Destinations
Pearl Farm Beach Resort: Spelling luxury in Mindanao
Paying a visit to – arguably – the most high-end venue in southern Philippines, Pearl Farm Beach Resort, where bliss can be had for the taking.
You may not be the most fervent believer of traditional healing practices – for instance, Traditional Chinese Medicine (TCM) holds that special points in the body (usually at the extremities) correspond to other (usually more vital) parts of the body, so that (as an example) applying pressure at the space between the thumb and the pointer finger could relieve pail (headache, stomachache, and so on).
But after an activity-filled day (island-hopping, snorkeling, road-tripping and the likes) at the Island Garden City of Samal, no matter your way of believing (or seeing), every pressure given by the deft hands of the masseuse/s on the body delivers… relief. While lying on a cushioned white mat, facing Davao’s sea slowly get swallowed by darkness, such is the pleasure derived at the Pearl Farm Ylang Ylang Spa – Pearl Farm Beach Resort’s health and wellness center.
- - -
_Task item 1_
In the article about Pearl Farm Beach Resort, what is the name of the resort's health and wellness center?
_Task item 2_
Copy the stretch of the article about Pearl Farm Beach Resort from "But after an" through "and wellness center." word for word.
- - -
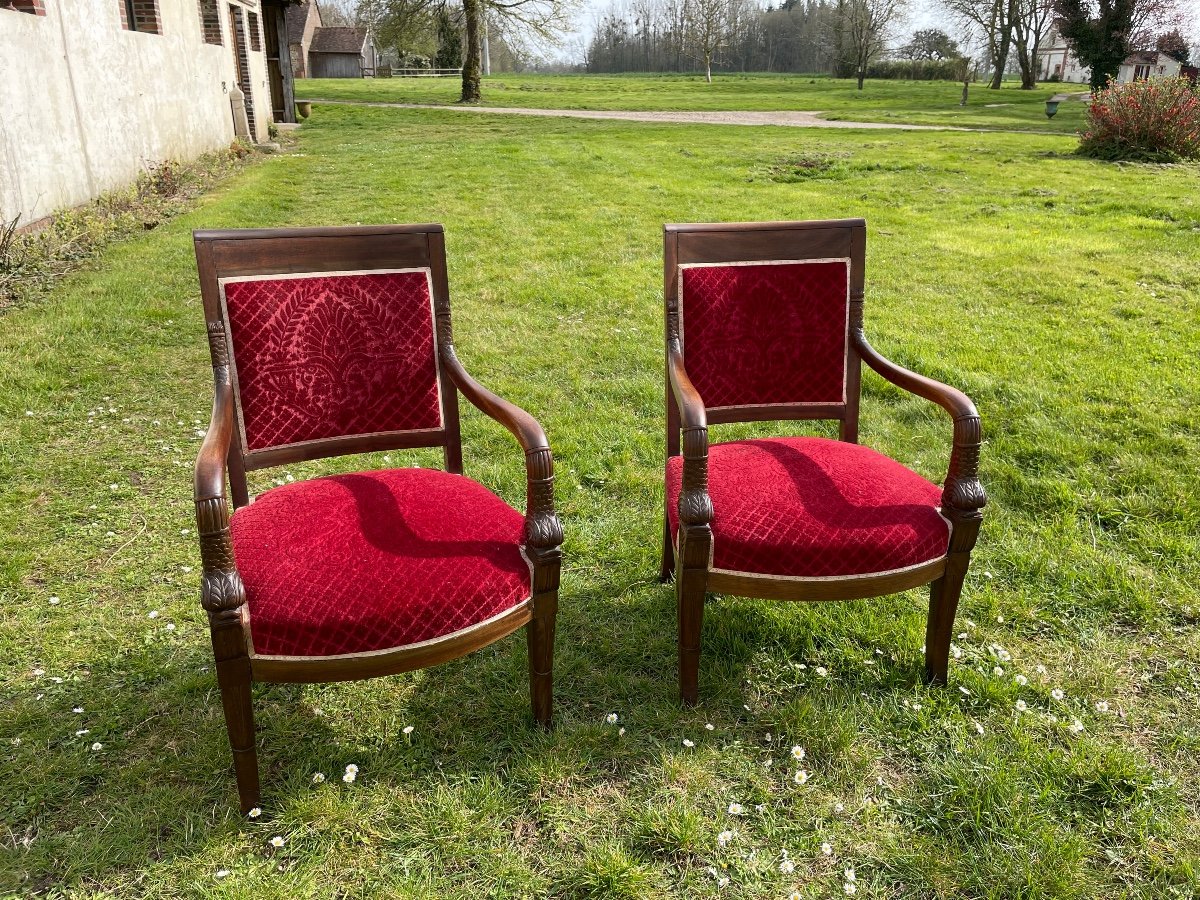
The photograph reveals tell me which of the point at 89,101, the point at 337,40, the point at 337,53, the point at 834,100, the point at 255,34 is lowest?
the point at 89,101

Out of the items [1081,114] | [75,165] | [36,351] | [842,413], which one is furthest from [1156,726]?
[1081,114]

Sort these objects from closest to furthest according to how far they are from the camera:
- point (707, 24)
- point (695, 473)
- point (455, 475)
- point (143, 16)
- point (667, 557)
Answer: point (695, 473), point (455, 475), point (667, 557), point (143, 16), point (707, 24)

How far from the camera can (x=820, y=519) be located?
2328 millimetres

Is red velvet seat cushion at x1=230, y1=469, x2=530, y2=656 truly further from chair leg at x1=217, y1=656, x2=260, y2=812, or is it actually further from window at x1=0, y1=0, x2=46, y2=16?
window at x1=0, y1=0, x2=46, y2=16

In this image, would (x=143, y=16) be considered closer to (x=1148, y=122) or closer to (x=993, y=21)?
(x=1148, y=122)

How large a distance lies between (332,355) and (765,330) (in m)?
1.37

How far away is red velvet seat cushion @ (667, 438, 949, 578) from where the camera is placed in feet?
7.50

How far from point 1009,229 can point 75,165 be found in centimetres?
940

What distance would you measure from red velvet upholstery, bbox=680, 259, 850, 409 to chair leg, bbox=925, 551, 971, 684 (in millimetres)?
748

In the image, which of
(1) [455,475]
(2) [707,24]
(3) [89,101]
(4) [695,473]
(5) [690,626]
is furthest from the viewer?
(2) [707,24]

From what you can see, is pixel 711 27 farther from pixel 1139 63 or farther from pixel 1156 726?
pixel 1156 726

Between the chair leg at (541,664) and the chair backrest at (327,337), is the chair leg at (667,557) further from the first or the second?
the chair backrest at (327,337)

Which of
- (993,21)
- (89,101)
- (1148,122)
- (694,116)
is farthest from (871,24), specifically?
(89,101)

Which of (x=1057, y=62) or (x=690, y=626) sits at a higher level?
(x=1057, y=62)
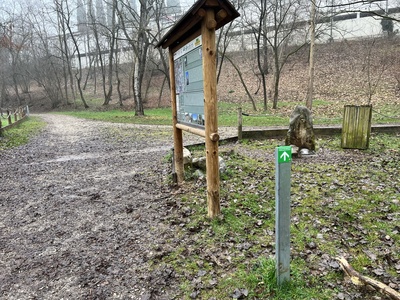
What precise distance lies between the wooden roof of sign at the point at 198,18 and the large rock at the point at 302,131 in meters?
4.37

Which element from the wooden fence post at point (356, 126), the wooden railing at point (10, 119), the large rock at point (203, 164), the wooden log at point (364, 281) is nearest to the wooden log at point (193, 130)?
the large rock at point (203, 164)

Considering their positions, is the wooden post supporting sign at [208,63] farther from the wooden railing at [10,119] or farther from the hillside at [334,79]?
the hillside at [334,79]

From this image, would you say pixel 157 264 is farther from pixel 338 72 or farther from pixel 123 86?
pixel 123 86

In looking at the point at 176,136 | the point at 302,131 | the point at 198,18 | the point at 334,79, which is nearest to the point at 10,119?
the point at 176,136

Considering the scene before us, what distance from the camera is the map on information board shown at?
4.24 m

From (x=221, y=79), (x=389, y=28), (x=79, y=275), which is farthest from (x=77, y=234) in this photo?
(x=389, y=28)

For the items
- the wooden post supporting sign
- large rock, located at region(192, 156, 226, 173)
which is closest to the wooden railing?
large rock, located at region(192, 156, 226, 173)

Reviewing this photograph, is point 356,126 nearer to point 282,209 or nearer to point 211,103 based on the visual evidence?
point 211,103

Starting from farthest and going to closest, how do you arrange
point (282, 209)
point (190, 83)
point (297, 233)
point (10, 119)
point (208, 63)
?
point (10, 119) < point (190, 83) < point (208, 63) < point (297, 233) < point (282, 209)

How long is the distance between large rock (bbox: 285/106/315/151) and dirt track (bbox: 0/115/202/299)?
142 inches

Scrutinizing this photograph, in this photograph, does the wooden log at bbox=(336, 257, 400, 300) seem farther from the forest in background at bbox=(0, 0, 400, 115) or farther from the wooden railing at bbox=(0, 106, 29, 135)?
the wooden railing at bbox=(0, 106, 29, 135)

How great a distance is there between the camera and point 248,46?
120 ft

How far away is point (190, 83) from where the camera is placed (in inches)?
187

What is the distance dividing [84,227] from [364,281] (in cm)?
378
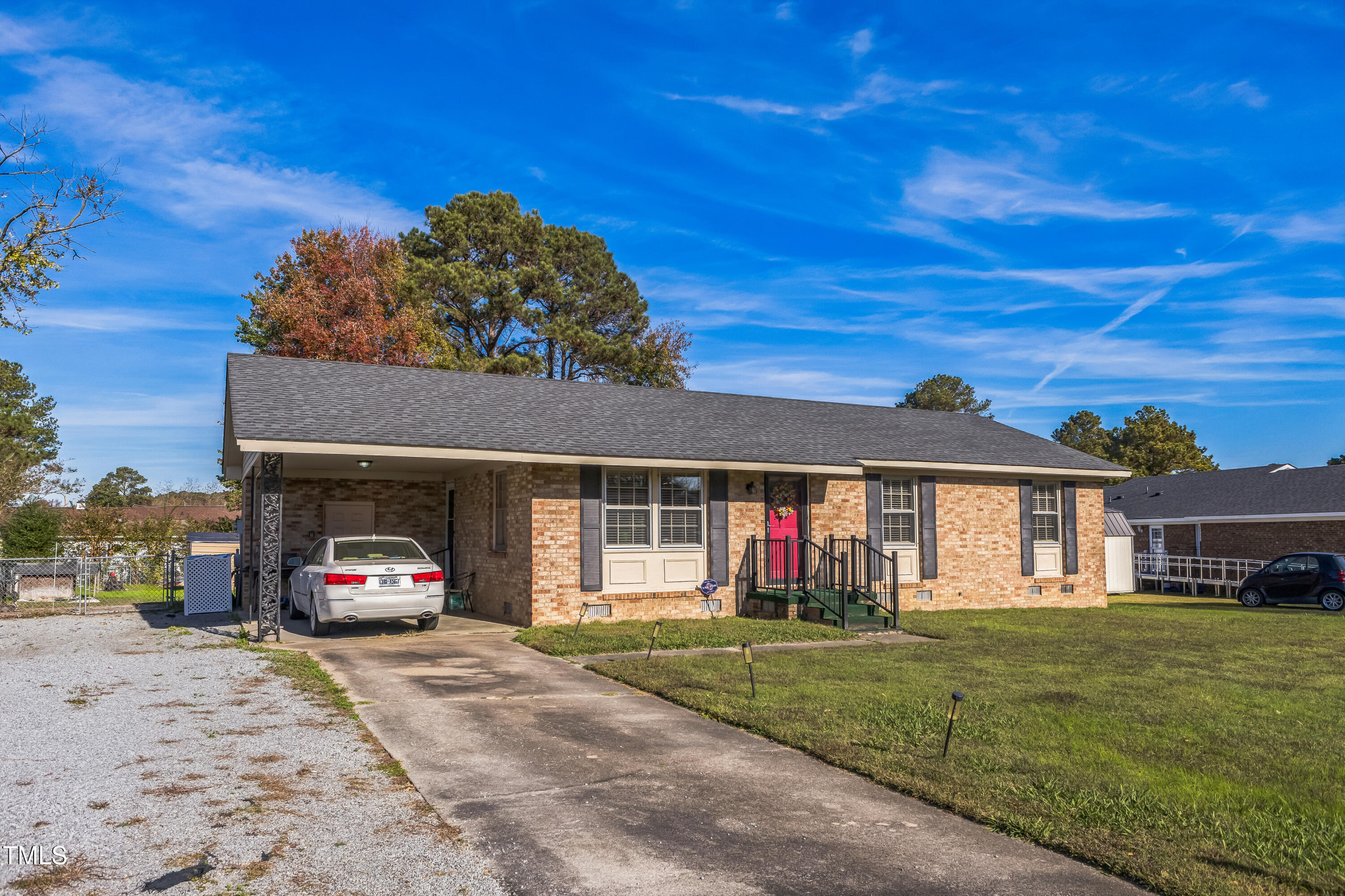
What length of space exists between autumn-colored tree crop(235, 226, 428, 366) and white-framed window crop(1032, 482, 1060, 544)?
2271cm

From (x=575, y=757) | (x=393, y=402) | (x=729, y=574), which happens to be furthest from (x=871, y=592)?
(x=575, y=757)

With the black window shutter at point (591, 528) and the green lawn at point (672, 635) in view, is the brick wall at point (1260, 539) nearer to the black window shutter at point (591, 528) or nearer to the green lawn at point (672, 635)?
the green lawn at point (672, 635)

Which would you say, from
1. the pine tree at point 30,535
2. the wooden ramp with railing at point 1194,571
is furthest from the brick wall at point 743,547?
the pine tree at point 30,535

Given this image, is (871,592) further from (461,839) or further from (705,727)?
(461,839)

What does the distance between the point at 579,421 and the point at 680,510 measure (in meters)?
2.57

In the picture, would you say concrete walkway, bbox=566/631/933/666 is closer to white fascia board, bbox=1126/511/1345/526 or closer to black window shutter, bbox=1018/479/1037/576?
black window shutter, bbox=1018/479/1037/576

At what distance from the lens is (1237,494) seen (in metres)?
32.9

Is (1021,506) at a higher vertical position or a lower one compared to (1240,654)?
higher

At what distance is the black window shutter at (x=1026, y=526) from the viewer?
64.2ft

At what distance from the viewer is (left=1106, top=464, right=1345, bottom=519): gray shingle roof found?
1172 inches

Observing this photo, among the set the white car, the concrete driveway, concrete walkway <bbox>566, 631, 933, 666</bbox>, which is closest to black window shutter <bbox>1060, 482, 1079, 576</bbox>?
concrete walkway <bbox>566, 631, 933, 666</bbox>

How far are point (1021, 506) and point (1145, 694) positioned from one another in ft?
37.1

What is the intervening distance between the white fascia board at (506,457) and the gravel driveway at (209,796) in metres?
3.80

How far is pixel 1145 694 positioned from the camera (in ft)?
28.9
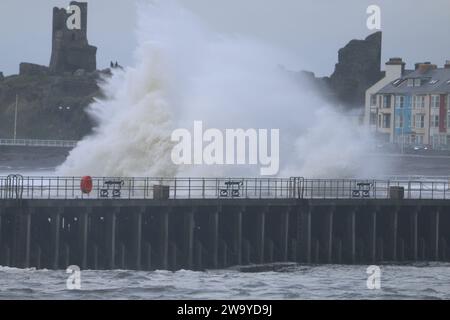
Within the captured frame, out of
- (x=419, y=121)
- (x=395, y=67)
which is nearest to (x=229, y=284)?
(x=419, y=121)

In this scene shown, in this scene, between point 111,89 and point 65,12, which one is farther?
point 65,12

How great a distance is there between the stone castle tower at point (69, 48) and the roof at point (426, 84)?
125 ft

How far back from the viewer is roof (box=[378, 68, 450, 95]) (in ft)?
325

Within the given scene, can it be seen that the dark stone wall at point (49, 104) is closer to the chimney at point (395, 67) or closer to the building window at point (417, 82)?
the chimney at point (395, 67)

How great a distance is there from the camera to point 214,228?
51.7m

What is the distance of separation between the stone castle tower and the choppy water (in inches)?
3403

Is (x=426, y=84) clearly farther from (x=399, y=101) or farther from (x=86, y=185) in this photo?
(x=86, y=185)

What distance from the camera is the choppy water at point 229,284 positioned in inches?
1761

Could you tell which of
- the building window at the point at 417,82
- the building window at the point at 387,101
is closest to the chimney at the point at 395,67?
the building window at the point at 387,101
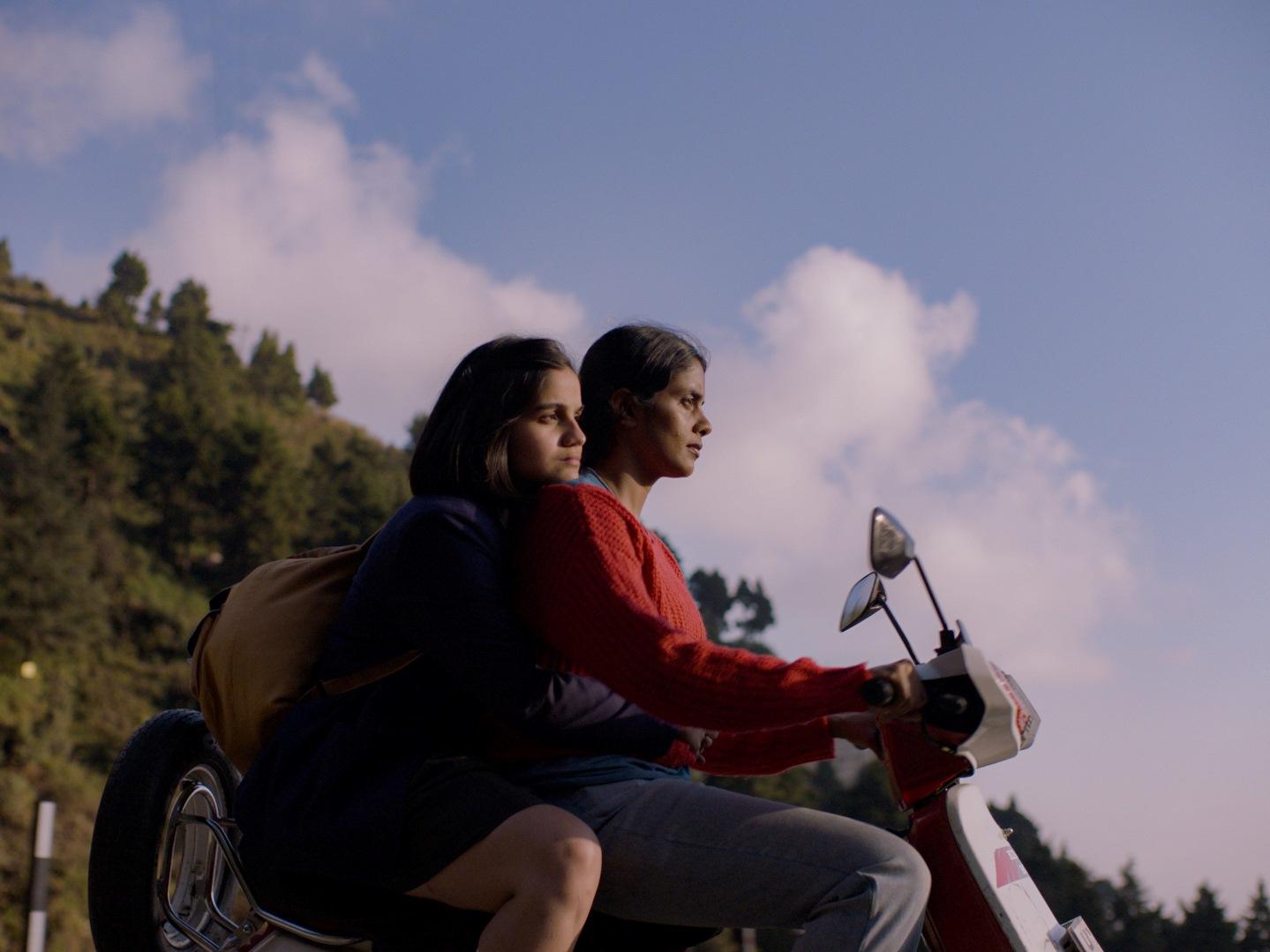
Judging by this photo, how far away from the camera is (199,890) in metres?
2.89

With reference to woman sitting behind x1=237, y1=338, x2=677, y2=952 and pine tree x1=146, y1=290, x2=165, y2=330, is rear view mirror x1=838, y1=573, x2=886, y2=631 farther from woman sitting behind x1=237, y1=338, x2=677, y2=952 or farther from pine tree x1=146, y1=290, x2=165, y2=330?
pine tree x1=146, y1=290, x2=165, y2=330

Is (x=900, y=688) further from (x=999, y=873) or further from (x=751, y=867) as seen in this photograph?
(x=999, y=873)

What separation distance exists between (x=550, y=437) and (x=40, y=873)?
13.5 feet

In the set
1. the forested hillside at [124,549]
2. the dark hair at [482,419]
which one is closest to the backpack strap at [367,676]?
the dark hair at [482,419]

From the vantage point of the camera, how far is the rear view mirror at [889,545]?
7.97ft

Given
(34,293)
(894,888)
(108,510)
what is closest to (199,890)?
(894,888)

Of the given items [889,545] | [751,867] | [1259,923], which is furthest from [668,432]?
[1259,923]

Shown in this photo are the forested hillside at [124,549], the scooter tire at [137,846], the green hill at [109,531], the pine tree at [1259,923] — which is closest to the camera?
the scooter tire at [137,846]

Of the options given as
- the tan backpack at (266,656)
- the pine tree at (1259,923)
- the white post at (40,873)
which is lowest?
the pine tree at (1259,923)

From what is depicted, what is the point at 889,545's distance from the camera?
8.00ft

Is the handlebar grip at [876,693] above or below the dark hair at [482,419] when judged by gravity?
below

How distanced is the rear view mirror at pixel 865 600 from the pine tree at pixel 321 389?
120013 mm

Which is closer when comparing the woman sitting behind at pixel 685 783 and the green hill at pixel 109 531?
the woman sitting behind at pixel 685 783

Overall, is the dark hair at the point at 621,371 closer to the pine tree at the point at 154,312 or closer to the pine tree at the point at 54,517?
the pine tree at the point at 54,517
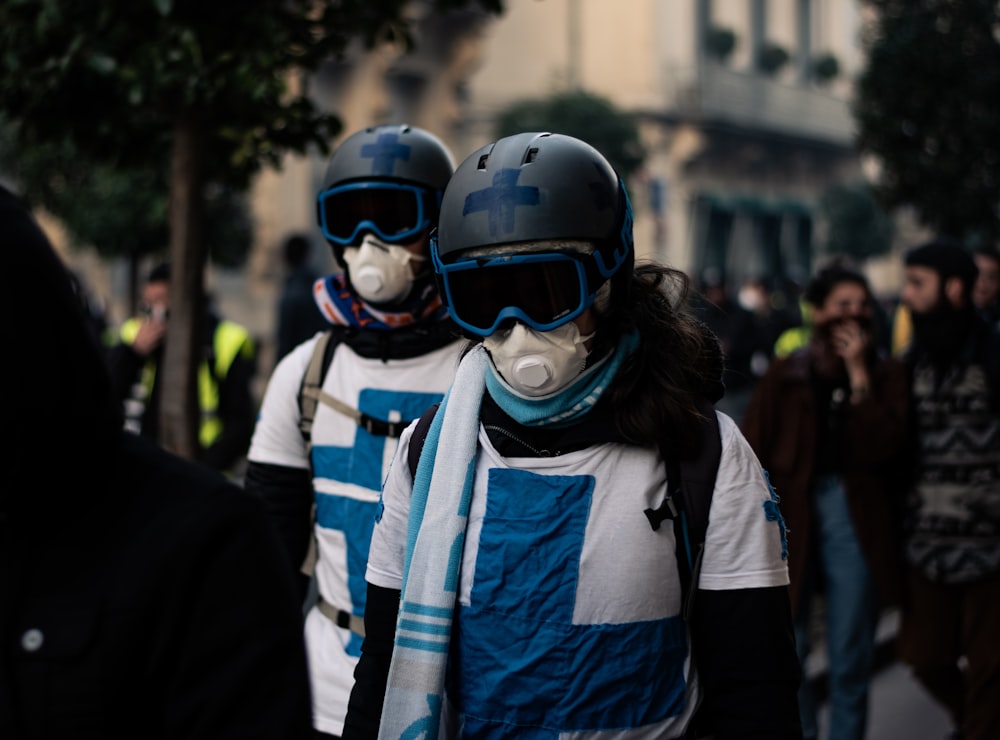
- - -
_Your response 1_
The Pearl Farm Ylang Ylang Spa.

_Your response 2_
But after an activity-filled day (island-hopping, snorkeling, road-tripping and the likes) at the Island Garden City of Samal, no matter your way of believing (or seeing), every pressure given by the deft hands of the masseuse/s on the body delivers… relief. While lying on a cushioned white mat, facing Davao’s sea slowly get swallowed by darkness, such is the pleasure derived at the Pearl Farm Ylang Ylang Spa – Pearl Farm Beach Resort’s health and wellness center.